* [EXTRACTED TEXT]
Emailed the gal (BTW she also had a very well broke 17 year old APHA mare she's willing to do the same with, but she's 15.3!) and we're going to wait for some nicer weather and she mentioned having a trainer out to evaulate the haflinger more. So that's where we stand. I know a free lease has potential to get nasty but I've had some issues buying horses then they dont' work out, then what do you do? You have to resale or trade, ect, tired of that cycle. IMO I don't feel a 14 day "trial" is long enough... plus not many people I know do those. As a 15 yr old I bought a really nice well mannered APHA gelding, got him home and he was absolutly CRAZY! They'd drugged him. NOw I know how to tell if they are drugged but... stuff still happens. They get nasty at feeding time, they have some odd habit that's not easily breakable or dangerous to my kids. Even if I go with an aged horse at this time which I'd be ok with for the right one it still could potentially have some "issue" that makes it unusable. The "right" 4 year old has potential to be a 4H when my kids are ready, to be a horse we could enjoy for 20yrs. According to the owner this mare has good ground manners that is a great start IMO. 
Thanks again for the input.


----------



## alsea1 (Jan 27, 2013)

Sounds like you can handle whatever arises. If the lady is willing to just lease the horse, what the heck.
If it don't work out no worries


----------

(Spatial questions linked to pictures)
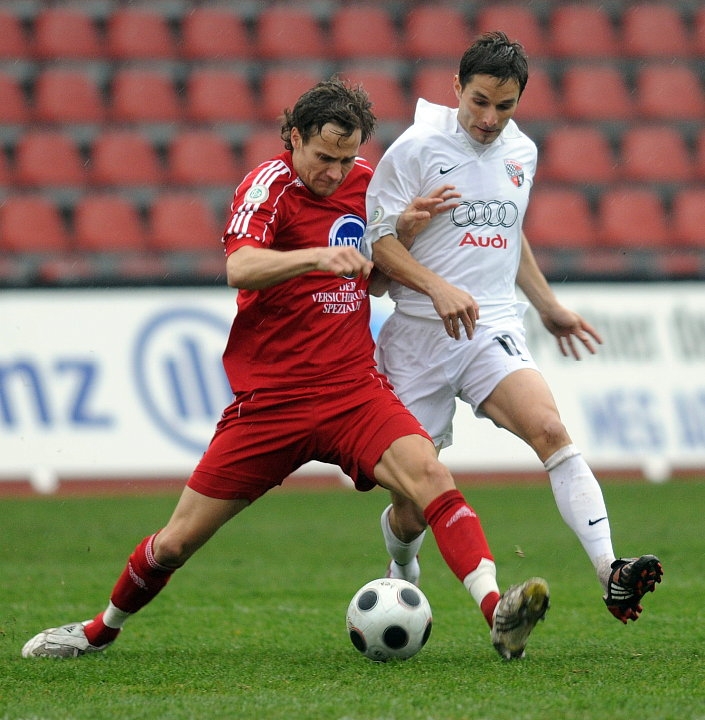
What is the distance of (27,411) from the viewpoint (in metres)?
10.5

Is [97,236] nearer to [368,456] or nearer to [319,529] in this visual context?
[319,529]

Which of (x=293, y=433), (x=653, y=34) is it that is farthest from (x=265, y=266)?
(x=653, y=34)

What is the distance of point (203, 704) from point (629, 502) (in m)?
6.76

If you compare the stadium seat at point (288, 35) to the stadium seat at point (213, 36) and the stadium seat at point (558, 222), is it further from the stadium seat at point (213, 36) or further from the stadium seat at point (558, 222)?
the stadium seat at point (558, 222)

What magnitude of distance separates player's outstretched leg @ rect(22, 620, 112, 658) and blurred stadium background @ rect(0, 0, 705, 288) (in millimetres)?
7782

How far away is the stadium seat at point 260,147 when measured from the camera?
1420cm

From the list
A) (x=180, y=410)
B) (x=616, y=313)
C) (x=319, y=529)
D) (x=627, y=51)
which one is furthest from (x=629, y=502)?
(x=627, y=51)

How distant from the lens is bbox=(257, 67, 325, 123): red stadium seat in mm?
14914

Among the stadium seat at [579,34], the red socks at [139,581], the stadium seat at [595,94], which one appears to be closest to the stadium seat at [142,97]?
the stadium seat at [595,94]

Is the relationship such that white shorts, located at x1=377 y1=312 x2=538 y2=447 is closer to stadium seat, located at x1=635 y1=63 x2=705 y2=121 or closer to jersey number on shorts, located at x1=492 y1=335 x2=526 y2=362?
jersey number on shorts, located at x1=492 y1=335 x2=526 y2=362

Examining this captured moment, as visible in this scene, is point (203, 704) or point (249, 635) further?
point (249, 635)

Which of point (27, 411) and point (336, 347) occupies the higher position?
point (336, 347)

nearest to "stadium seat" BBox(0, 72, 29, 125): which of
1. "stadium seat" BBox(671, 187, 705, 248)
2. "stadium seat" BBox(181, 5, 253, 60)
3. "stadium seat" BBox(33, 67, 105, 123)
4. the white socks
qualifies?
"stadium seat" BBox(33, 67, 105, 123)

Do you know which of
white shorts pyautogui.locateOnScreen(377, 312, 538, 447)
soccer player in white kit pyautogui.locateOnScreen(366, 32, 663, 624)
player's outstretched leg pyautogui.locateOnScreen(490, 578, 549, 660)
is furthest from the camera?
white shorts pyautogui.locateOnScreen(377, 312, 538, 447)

...

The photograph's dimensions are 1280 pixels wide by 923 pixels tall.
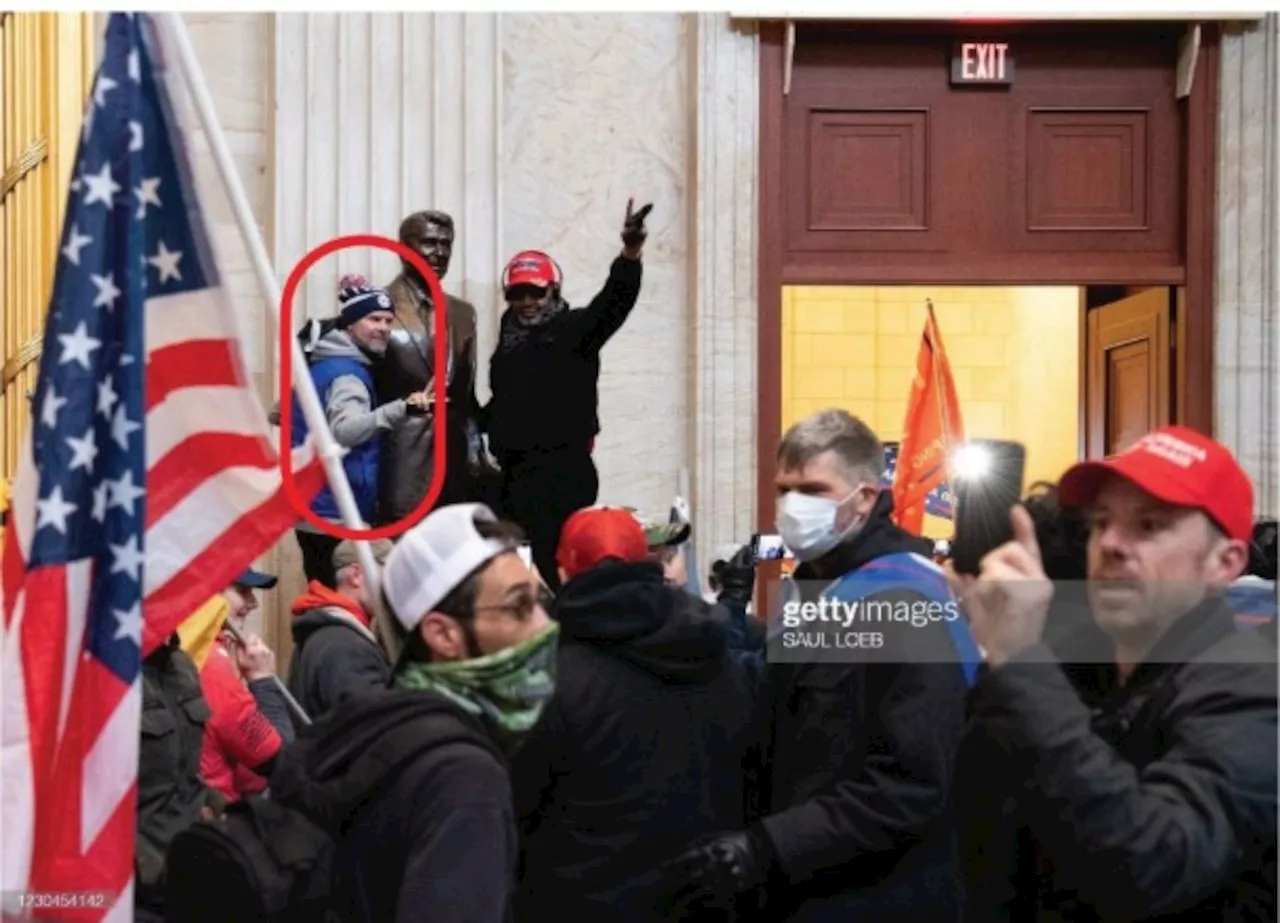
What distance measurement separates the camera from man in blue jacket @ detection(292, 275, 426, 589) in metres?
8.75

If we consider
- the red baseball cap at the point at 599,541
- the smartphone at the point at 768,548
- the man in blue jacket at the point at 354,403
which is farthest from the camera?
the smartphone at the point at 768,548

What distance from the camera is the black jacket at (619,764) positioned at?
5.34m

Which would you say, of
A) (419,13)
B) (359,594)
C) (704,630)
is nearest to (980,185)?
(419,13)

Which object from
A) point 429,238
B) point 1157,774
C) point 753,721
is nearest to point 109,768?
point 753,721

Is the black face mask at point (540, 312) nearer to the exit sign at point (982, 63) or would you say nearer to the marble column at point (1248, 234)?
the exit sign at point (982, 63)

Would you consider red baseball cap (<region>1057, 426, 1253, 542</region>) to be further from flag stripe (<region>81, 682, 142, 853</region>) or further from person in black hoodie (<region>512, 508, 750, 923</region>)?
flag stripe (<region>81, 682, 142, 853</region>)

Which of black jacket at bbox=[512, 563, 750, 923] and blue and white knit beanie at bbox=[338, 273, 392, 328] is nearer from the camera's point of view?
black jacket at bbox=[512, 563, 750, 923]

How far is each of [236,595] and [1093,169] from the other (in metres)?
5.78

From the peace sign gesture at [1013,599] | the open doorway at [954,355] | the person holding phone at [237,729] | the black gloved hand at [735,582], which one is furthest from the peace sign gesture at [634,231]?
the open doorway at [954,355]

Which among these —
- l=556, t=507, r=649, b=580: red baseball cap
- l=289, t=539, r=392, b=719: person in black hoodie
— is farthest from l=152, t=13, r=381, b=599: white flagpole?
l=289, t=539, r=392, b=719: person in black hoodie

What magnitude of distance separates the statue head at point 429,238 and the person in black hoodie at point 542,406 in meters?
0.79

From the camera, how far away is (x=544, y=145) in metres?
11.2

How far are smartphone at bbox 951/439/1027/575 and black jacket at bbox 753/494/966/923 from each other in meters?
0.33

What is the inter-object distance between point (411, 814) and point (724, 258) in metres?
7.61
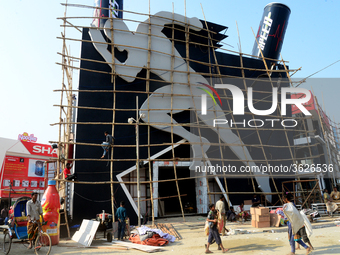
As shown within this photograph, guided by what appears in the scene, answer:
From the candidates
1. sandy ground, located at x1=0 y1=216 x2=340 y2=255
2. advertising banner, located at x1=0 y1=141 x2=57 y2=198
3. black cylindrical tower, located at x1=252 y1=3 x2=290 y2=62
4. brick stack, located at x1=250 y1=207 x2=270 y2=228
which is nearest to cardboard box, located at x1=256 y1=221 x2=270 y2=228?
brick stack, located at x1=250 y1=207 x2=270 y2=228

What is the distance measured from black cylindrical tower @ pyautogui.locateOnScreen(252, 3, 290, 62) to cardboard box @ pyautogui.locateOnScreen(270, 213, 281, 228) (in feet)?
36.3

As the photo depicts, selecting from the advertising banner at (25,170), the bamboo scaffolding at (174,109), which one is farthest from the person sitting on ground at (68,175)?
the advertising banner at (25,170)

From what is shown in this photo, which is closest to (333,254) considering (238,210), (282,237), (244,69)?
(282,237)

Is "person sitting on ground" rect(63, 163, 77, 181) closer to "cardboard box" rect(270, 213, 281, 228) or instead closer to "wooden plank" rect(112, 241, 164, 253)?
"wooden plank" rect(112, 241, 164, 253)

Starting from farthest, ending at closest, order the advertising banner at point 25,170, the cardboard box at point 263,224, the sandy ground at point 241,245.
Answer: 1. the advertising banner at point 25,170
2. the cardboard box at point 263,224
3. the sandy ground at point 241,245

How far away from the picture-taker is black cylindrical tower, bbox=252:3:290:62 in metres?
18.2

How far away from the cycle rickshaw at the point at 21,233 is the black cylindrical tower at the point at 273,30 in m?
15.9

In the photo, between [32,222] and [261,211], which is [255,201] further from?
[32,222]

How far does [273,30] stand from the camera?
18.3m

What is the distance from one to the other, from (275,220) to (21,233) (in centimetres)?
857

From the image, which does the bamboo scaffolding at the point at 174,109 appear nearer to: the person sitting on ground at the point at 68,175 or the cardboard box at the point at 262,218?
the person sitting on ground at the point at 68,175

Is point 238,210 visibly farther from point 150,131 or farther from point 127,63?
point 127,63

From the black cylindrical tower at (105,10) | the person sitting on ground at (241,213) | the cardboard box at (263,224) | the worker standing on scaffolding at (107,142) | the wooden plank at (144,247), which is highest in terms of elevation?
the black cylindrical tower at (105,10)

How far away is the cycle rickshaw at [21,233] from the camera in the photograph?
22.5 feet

...

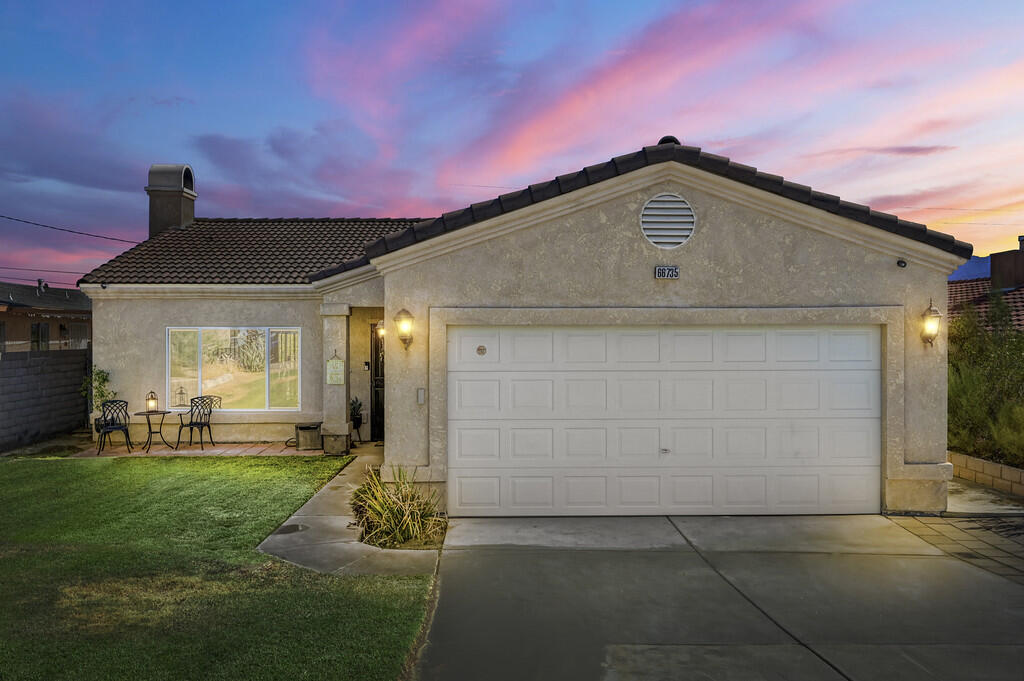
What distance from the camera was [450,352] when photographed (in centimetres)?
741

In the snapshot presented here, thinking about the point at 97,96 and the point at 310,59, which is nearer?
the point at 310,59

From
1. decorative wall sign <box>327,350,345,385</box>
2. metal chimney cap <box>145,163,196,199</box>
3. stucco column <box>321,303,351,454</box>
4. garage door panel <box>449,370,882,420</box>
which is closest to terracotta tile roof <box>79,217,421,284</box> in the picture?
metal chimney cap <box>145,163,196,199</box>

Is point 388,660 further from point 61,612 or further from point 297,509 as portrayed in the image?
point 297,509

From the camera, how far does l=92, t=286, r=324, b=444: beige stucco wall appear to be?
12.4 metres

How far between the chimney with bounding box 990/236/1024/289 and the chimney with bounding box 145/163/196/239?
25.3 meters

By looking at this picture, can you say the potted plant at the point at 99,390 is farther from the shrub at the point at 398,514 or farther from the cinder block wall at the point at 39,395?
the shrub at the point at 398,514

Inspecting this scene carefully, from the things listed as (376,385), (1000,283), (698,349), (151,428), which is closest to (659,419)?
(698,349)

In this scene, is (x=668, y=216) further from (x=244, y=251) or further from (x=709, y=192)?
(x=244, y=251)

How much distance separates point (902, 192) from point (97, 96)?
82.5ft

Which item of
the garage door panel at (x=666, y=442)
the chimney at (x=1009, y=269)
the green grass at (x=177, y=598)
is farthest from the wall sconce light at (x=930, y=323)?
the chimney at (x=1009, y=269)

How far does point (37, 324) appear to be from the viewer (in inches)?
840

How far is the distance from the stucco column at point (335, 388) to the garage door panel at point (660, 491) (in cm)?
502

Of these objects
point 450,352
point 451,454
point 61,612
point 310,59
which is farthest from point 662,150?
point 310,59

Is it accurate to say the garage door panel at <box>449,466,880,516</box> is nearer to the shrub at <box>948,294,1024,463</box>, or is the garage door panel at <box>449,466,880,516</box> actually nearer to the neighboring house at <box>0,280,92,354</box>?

* [REQUIRED WORK]
(a) In the horse lease thread, who did the owner say she might have come out to evaluate the haflinger?
(b) Using the horse lease thread, explain why the writer is interested in a free lease instead of buying a horse.
(c) From the horse lease thread, pull out the passage from "Thanks again for" up to and including "what the heck.", word for word.
None of the items are needed here.

* [EXERCISE RESULTS]
(a) A trainer.

(b) The writer has bought horses before that didn't work out and then had to resell or trade them. The writer is tired of that cycle.

(c)
Thanks again for the input.


----------



## alsea1 (Jan 27, 2013)

Sounds like you can handle whatever arises. If the lady is willing to just lease the horse, what the heck.